:: DATA SHOWN

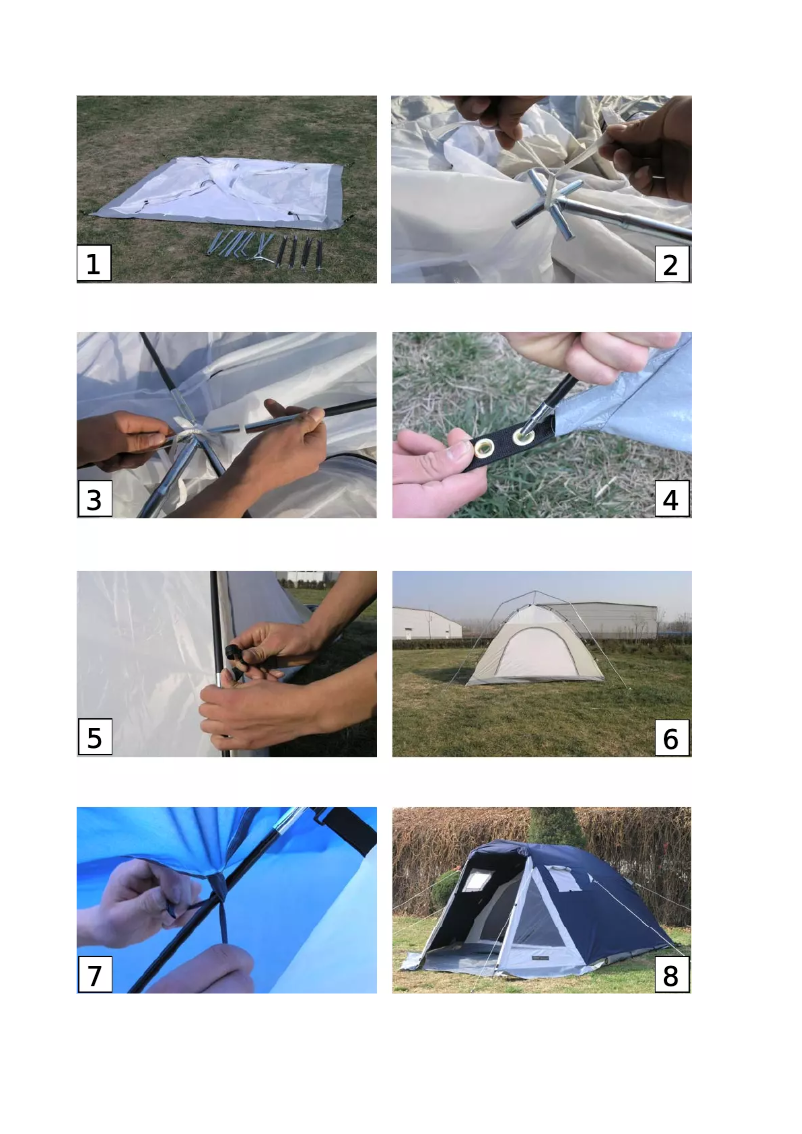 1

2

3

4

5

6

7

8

::::
:: DATA SHOWN

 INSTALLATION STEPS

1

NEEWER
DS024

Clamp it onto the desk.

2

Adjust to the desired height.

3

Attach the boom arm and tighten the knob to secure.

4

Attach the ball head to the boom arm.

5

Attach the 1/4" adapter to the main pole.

::::
:: DATA SHOWN

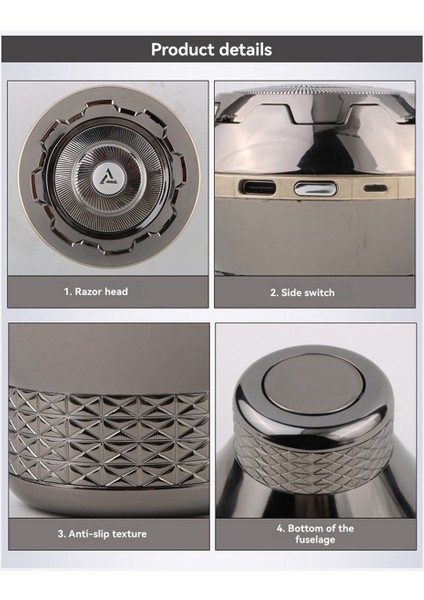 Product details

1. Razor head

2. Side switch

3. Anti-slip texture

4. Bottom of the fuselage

::::

What belongs in the answer is each line of the listing that contains the word "Attach".

Attach the boom arm and tighten the knob to secure.
Attach the ball head to the boom arm.
Attach the 1/4" adapter to the main pole.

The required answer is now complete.